Ninth Annual American Indian and Indigenous Collective (AIIC) Virtual Symposium: “Imagining Indigenous Futurities”
Alesha Claveria, Theater and Dance
Sage Gerson, English
Andrea Guerra, Global Studies
Kendall Lovely, History
Maite Urcaregui, English
The annual American Indian and Indigenous Collective (AIIC) Symposium, now in its ninth year, is part of a vibrant interdisciplinary community that centers Native and Indigenous students, scholars, narratives, and perspectives at UCSB. The AIIC symposium brings together scholars from across disciplines—including the humanities, social sciences, fine arts, and sciences—and from community members and practitioners beyond academic borders, including local Chumash Elders and community members. The symposium theme this year, “Imagining Indigenous Futurities,” brings together Native feminisms and Indigenous Traditional Ecological Knowledge to explore how we might enact lush futures for more just worlds in our communities.
VISUAL, PERFORMING, AND MEDIA ARTS AWARD
Awards of up $1,000 to support creative work that uses its artistic medium in innovative ways to explore topics of humanistic concern
Beethoven: The Complete Sonatas for Piano and Violin
Alexandra Birch, Music and History
In the light of accessibility issues with COVID-19 and the racial reckoning of BLM, how do we perform Ludwig van Beethoven, a canonical composer, without furthering the very elitism in classical music and academia that modern performers should actively avoid?

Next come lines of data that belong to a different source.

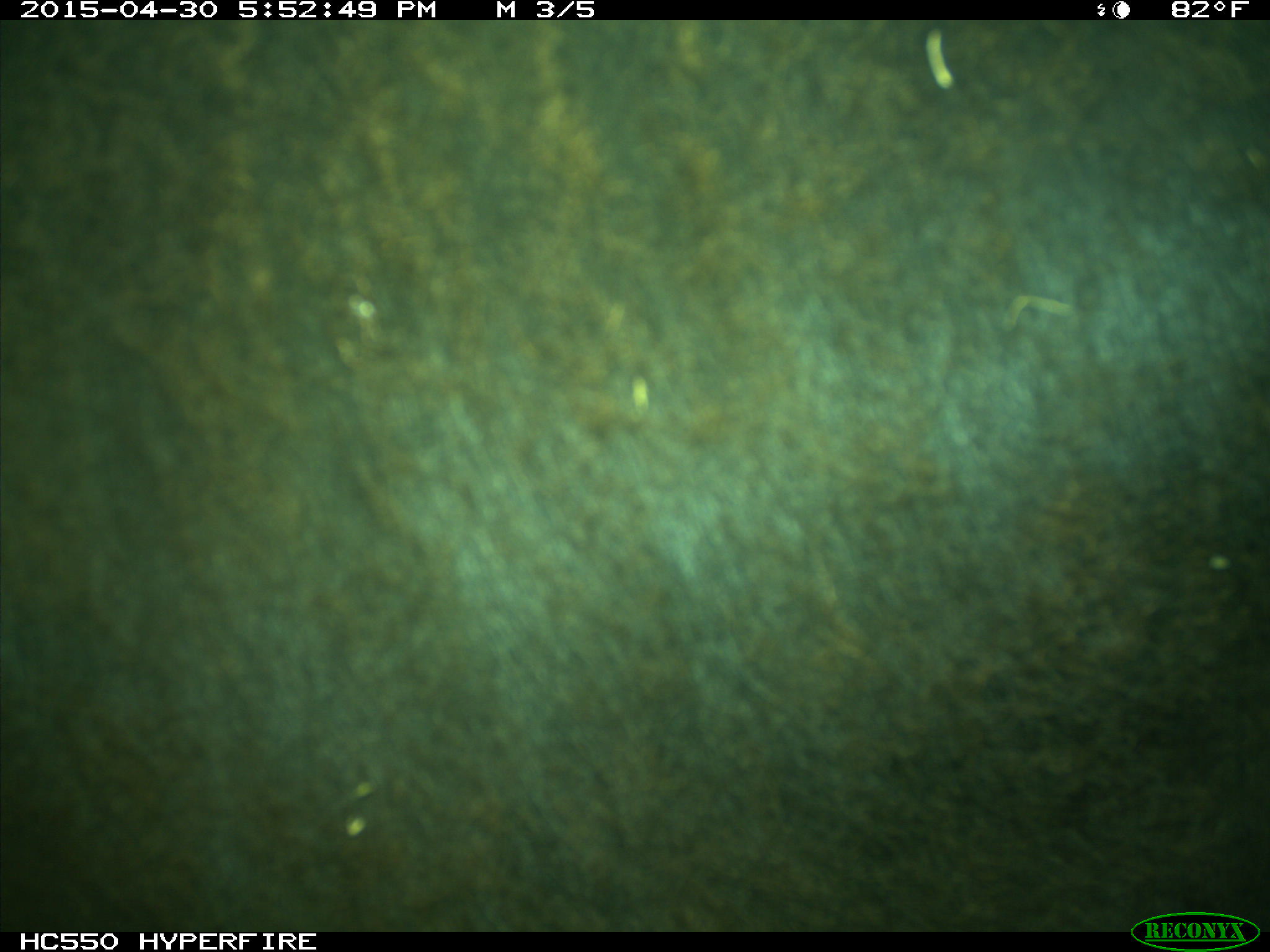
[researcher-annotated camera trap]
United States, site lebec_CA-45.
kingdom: Animalia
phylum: Chordata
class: Mammalia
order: Artiodactyla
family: Bovidae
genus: Bos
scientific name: Bos taurus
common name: domestic cow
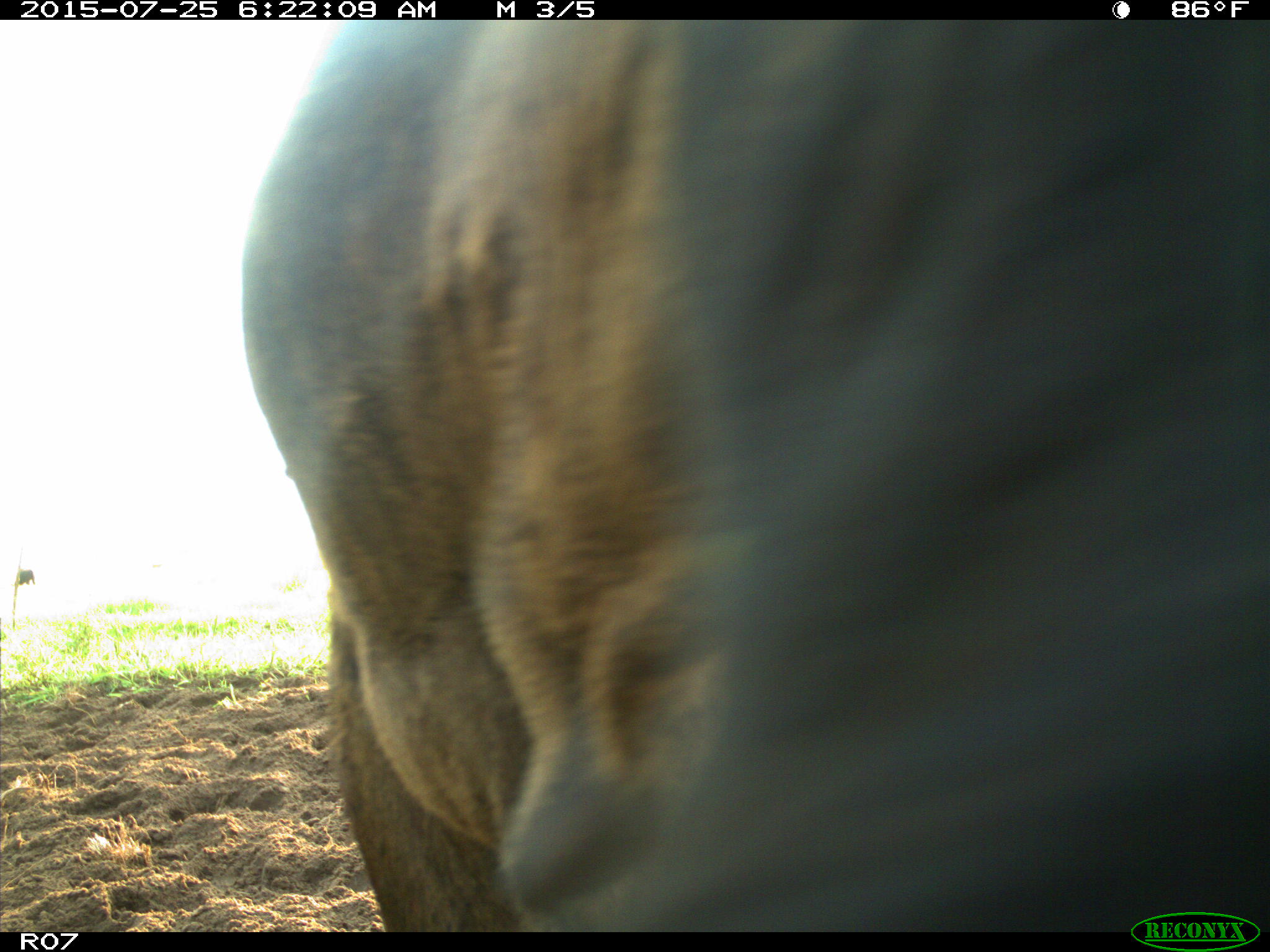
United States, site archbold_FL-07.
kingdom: Animalia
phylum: Chordata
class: Mammalia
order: Artiodactyla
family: Bovidae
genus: Bos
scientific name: Bos taurus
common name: domestic cow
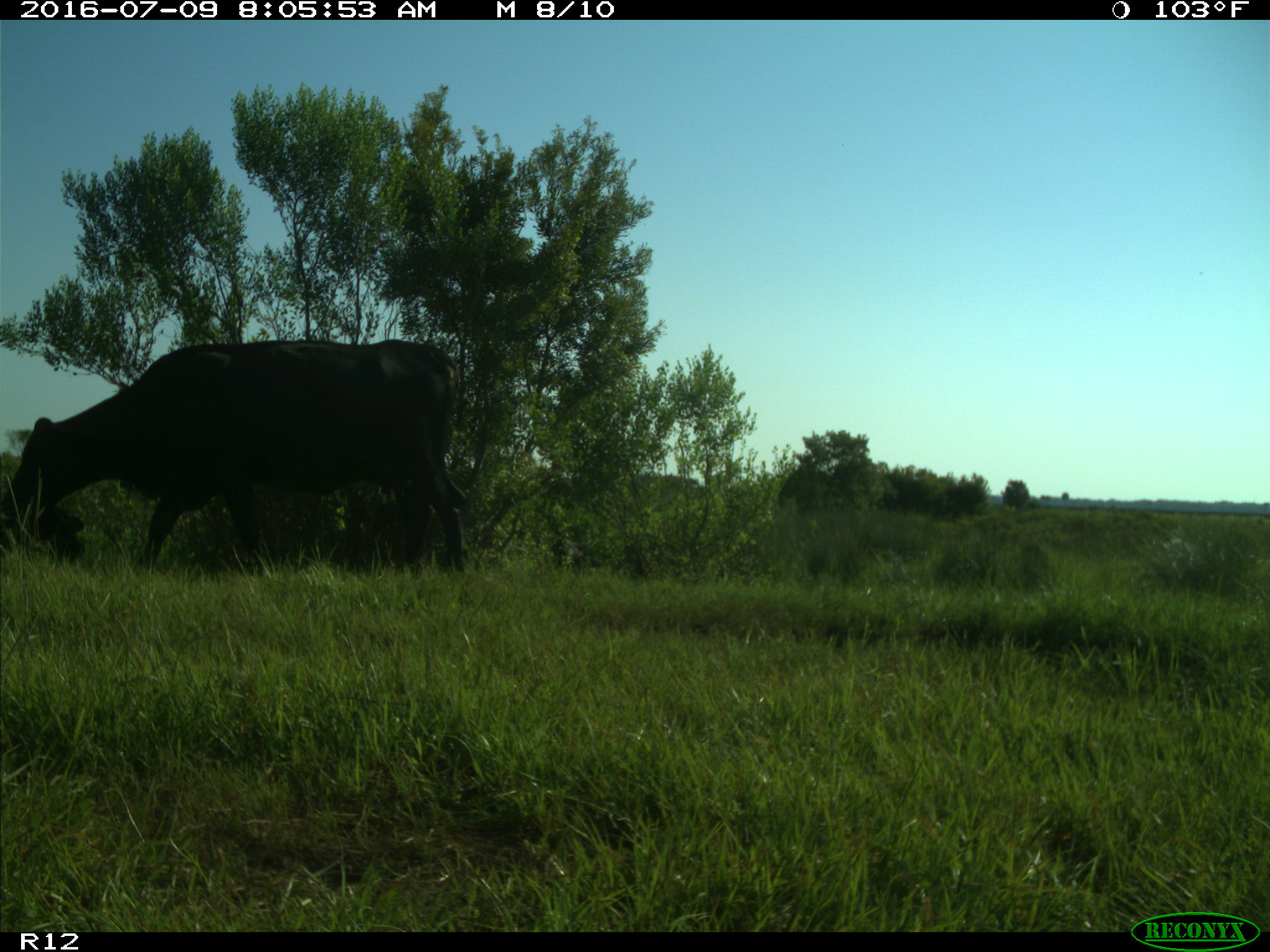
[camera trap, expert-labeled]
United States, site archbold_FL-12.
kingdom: Animalia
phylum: Chordata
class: Mammalia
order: Artiodactyla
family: Bovidae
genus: Bos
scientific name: Bos taurus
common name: domestic cow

As a performer and academic, Birch presents Beethoven’s complete ten sonatas for violin and piano in a series of lecture recitals, free public concerts, live streaming to seniors, and two international virtual masterclasses. In doing so, Beethoven is recontextualized for audiences as a humanist, musical continuation of Mozart, and champion for the ideals of the French Revolution and individual rights.

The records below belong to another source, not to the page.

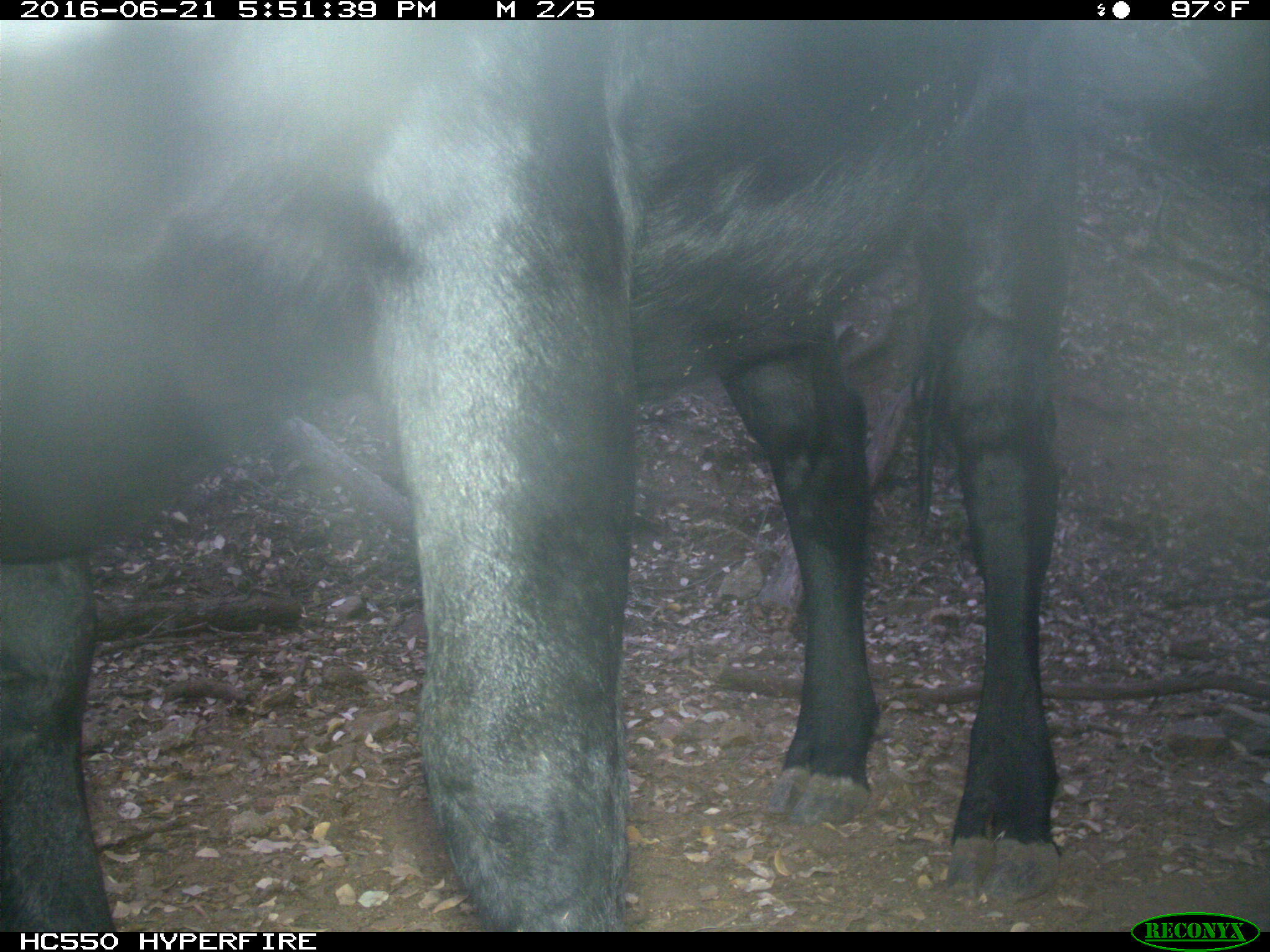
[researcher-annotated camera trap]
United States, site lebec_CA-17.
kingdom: Animalia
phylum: Chordata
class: Mammalia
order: Artiodactyla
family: Bovidae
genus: Bos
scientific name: Bos taurus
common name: domestic cow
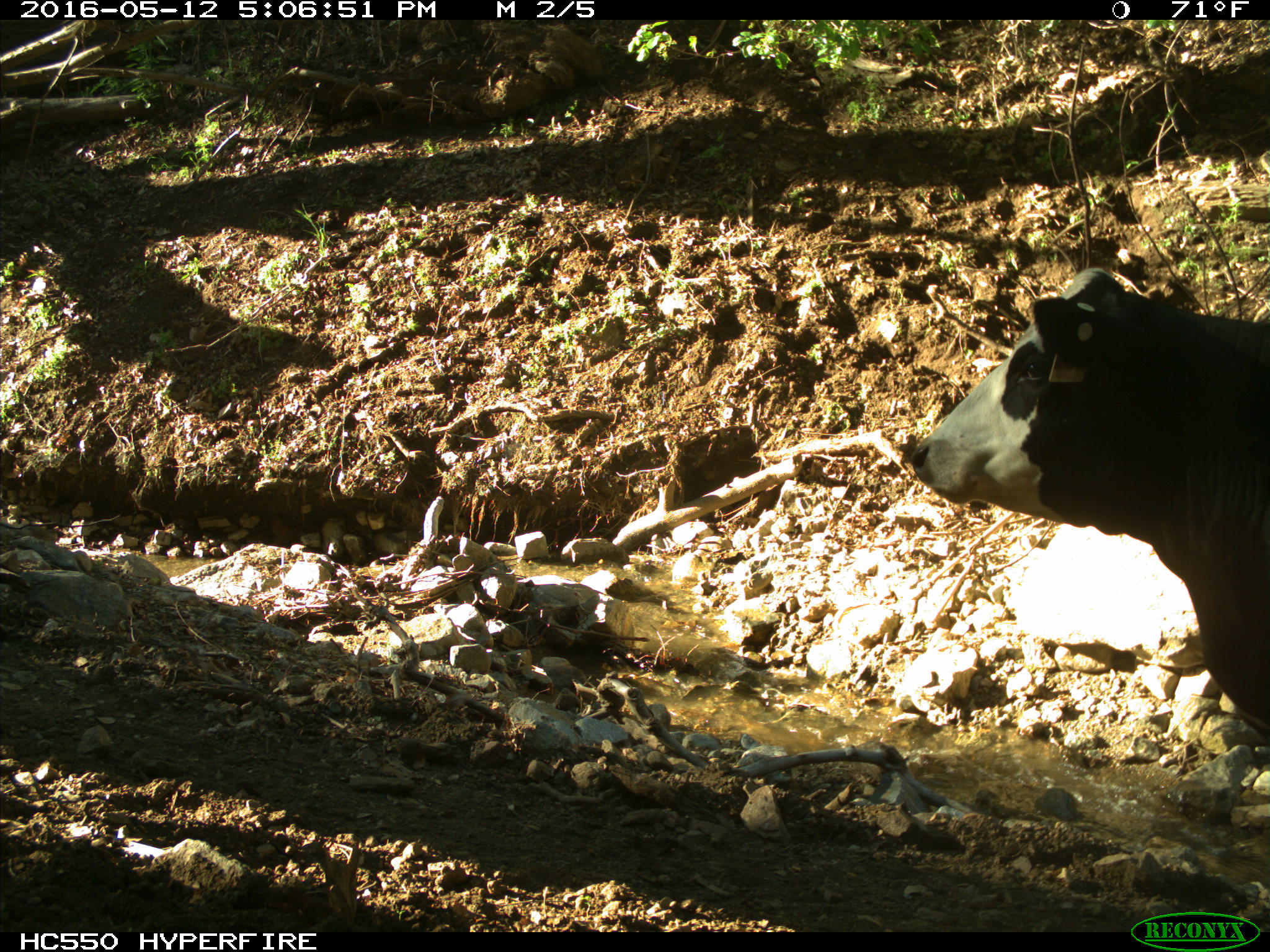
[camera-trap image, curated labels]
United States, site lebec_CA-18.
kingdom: Animalia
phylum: Chordata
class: Mammalia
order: Artiodactyla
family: Bovidae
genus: Bos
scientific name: Bos taurus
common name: domestic cow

Echolocating the Caribbean Diaspora
Cathy Thomas, English
In this curated exhibit/pop-up installation, Thomas will display re-designs of footwear that will be featured in her current book project, “PoCo Mas,” which makes connections across visual art, theory, creative writing, performance, and science. She will share the visual and digital artifact, Footfall Echolation. By designing footwear from salvaged materials she asks, “where do you wear in the diaspora?” Using silent disco sound technology, she will place the FE in various spots in one location. The headphones have proximity receivers helping visitors imagine moving backward and forward in time, space, memory, and futurity.